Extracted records
__________

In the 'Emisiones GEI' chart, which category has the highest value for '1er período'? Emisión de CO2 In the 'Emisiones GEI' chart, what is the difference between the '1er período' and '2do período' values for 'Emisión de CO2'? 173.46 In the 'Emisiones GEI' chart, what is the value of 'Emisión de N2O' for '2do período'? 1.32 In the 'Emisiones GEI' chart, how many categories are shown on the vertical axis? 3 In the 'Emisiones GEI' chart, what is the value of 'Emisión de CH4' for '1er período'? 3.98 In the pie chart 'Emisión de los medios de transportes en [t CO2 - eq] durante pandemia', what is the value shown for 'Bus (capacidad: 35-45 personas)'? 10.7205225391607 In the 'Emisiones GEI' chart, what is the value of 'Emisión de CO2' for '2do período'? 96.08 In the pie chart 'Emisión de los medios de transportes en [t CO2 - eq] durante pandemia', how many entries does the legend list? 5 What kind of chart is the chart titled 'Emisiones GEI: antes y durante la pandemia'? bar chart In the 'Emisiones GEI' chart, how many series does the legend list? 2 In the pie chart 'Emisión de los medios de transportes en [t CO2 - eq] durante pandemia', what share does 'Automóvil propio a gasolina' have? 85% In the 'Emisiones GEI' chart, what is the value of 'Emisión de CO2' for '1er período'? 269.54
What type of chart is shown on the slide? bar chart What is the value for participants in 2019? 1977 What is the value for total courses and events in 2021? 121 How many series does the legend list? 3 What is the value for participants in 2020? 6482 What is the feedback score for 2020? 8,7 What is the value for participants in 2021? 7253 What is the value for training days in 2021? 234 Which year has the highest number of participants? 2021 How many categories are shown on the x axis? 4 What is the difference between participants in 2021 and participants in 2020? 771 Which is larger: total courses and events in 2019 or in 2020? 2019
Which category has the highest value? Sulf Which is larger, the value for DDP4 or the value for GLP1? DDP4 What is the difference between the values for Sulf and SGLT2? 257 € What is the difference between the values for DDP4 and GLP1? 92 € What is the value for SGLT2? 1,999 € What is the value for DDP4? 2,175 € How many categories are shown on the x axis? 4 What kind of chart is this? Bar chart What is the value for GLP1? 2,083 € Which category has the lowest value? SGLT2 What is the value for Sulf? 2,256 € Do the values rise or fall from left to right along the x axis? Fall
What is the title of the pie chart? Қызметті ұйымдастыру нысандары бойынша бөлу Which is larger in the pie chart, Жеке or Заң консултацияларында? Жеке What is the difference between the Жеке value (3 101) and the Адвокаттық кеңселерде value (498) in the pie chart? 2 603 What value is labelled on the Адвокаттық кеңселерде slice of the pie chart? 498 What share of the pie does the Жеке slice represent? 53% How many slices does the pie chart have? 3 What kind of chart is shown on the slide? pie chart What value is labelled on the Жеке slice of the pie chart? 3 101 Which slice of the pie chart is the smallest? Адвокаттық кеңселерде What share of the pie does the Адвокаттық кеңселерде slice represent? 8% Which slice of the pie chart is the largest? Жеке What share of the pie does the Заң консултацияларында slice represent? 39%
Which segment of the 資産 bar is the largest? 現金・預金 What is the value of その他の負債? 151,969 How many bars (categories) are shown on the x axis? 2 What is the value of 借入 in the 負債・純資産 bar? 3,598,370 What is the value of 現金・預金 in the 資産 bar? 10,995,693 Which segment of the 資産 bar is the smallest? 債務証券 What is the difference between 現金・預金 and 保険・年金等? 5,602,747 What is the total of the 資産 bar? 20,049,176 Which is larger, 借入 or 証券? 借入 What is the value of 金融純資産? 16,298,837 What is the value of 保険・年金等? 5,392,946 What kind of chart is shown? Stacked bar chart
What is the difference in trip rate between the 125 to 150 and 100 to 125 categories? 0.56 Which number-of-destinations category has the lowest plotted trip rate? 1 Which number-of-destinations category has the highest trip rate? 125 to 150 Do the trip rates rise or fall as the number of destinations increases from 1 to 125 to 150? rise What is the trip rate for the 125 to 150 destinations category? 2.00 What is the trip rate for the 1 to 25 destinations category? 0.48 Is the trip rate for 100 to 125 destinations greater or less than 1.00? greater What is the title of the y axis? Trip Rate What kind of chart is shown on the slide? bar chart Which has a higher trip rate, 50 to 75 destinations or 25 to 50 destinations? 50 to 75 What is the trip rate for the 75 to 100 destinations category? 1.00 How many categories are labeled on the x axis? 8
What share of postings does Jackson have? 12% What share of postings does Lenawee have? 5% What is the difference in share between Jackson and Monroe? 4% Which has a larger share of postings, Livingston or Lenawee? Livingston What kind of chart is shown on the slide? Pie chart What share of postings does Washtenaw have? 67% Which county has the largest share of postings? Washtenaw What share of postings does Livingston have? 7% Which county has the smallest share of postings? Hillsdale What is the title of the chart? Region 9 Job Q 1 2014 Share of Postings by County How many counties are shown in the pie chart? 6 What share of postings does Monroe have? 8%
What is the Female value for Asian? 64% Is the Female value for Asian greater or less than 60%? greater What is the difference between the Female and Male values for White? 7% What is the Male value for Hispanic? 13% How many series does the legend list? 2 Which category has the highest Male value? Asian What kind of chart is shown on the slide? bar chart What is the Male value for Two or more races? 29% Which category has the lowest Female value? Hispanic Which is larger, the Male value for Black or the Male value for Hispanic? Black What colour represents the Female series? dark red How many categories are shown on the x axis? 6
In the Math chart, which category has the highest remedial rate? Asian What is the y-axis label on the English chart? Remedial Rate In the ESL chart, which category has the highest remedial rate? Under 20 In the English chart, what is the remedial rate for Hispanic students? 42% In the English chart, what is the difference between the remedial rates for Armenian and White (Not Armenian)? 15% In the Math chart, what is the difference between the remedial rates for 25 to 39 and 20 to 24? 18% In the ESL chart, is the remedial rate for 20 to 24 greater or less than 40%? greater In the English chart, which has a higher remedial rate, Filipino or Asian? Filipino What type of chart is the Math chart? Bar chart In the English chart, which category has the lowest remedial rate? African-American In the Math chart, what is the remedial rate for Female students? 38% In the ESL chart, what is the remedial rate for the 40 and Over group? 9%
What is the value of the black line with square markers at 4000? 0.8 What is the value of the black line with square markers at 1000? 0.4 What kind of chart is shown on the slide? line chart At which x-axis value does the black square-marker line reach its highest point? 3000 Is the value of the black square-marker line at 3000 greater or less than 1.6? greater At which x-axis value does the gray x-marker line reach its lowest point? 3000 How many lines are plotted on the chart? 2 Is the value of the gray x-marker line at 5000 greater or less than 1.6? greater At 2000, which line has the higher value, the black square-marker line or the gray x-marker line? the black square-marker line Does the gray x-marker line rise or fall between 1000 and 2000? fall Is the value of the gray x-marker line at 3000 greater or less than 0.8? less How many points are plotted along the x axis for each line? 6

__________

> [Requirement] Starting at the first line of the items and ending with the line that contains "What type of chart is shown", give each of those lines as a string in a JSON list, one string per line and no blank lines.

> [Exercise output]
[
  "In the 'Emisiones GEI' chart, which category has the highest value for '1er período'? Emisión de CO2 In the 'Emisiones GEI' chart, what is the difference between the '1er período' and '2do período' values for 'Emisión de CO2'? 173.46 In the 'Emisiones GEI' chart, what is the value of 'Emisión de N2O' for '2do período'? 1.32 In the 'Emisiones GEI' chart, how many categories are shown on the vertical axis? 3 In the 'Emisiones GEI' chart, what is the value of 'Emisión de CH4' for '1er período'? 3.98 In the pie chart 'Emisión de los medios de transportes en [t CO2 - eq] durante pandemia', what is the value shown for 'Bus (capacidad: 35-45 personas)'? 10.7205225391607 In the 'Emisiones GEI' chart, what is the value of 'Emisión de CO2' for '2do período'? 96.08 In the pie chart 'Emisión de los medios de transportes en [t CO2 - eq] durante pandemia', how many entries does the legend list? 5 What kind of chart is the chart titled 'Emisiones GEI: antes y durante la pandemia'? bar chart In the 'Emisiones GEI' chart, how many series does the legend list? 2 In the pie chart 'Emisión de los medios de transportes en [t CO2 - eq] durante pandemia', what share does 'Automóvil propio a gasolina' have? 85% In the 'Emisiones GEI' chart, what is the value of 'Emisión de CO2' for '1er período'? 269.54",
  "What type of chart is shown on the slide? bar chart What is the value for participants in 2019? 1977 What is the value for total courses and events in 2021? 121 How many series does the legend list? 3 What is the value for participants in 2020? 6482 What is the feedback score for 2020? 8,7 What is the value for participants in 2021? 7253 What is the value for training days in 2021? 234 Which year has the highest number of participants? 2021 How many categories are shown on the x axis? 4 What is the difference between participants in 2021 and participants in 2020? 771 Which is larger: total courses and events in 2019 or in 2020? 2019"
]